Making the case for more civics in the classroom

Making the case for more civics in the classroom

(District of Columbia) After many years of being pushed away from the core curriculum in most public schools, civic education may be poised for a comeback—at least, that’s what some hope.

As Congress deliberates the 2018 budget plan, some advocates are pushing hard for an increase in federal money to support instruction in a number of liberal arts subjects including civics, history and social studies.

“I’ve worn out two pairs of shoes so far this year walking the halls,” said Ted McConnell, executive director of the Campaign for the Civic Mission of Schools, a program of the Annenberg Public Policy Center at the University of Pennsylvania. “We’re feeling good that Congress will really finally appropriate a significant amount here.”

Although there’s currently just $1.7 million set aside for funding new professional development programs supporting history and civics education, there is an expectation that Congress will add as much as $500 million into Title IV of the Every Student Succeeds Act that states can use for the same purpose.

The Student Support and Academic Enrichment Grants were originally envisioned as a resource for states and school districts to provide a “well-rounded” education that could include music, the arts, environmental courses as well as civics.
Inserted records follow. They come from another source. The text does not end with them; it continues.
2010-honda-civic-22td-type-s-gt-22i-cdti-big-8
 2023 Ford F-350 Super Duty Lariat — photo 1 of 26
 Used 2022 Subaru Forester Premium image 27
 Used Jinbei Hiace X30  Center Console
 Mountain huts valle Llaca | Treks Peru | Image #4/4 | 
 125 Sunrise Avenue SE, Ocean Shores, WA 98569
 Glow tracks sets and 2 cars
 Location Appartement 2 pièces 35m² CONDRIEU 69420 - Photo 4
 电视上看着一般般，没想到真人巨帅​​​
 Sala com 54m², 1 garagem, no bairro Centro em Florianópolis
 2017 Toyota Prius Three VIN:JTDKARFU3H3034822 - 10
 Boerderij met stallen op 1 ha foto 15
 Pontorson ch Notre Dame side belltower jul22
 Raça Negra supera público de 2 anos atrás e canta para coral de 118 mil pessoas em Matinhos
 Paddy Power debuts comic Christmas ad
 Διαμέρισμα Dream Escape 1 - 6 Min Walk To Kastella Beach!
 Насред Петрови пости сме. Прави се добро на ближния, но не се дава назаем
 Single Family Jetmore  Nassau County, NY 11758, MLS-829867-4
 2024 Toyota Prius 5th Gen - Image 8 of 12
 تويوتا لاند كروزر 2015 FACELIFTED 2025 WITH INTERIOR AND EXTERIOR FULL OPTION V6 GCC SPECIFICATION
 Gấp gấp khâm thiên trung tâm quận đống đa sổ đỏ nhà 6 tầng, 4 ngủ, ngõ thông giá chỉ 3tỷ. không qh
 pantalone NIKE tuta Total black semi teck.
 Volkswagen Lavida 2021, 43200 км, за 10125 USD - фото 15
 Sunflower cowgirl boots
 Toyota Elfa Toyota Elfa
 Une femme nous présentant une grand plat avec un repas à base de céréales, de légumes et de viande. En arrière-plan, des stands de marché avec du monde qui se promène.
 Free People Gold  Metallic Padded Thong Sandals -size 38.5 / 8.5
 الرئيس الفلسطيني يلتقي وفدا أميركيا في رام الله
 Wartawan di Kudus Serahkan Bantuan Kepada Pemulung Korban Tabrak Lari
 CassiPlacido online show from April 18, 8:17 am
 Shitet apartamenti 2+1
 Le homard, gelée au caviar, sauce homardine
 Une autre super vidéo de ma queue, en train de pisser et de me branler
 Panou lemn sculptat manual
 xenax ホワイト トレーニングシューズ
The spending plan released earlier this spring by President Donald Trump provided no money for Title IV, but the House leadership has offered to put $500 million toward the Enrichment Grants.

When Congress and former President Barack Obama were negotiating ESSA there was an agreement to collapse into a block grant a number of small federal funding programs that supported health, safety, the arts, technology and history and civics education. Originally, Title IV was to have been funded at $1.5 billion.

While most school boards and state educational agencies continue to focus on reading and math as well as the STEM subjects—science, technology, engineer and math—there is also growing interest in making civics a centerpiece of the curriculum.

Two states—Nevada and Delaware—made specific mention of civics education as part of the ESSA state plans. And there are also ongoing campaigns in California, Florida and Illinois to encourage districts to teach students—especially those in high school—more about how government works.

The effort comes as the average voter’s knowledge about civics and government is perhaps at its lowest ebb in decades.

Consider that a poll from the Annenberg Public Policy Center conducted last fall found only 30 percent of adults were able to name all three branches of government. The survey found a similar number believed that a ruling from the U.S. Supreme Court could be appealed. And almost 40 percent of participants said that the president has the power to declare war.

It wasn’t always this way.

“Civics education has in the past held a significant place in the school curriculum—that isn’t so true anymore,” said McConnell. “Most high schools in the sixties required students to take three courses in civics and U.S. history. They’ve been largely replaced by just one on the dry structure of the government. It’s too little, too late.”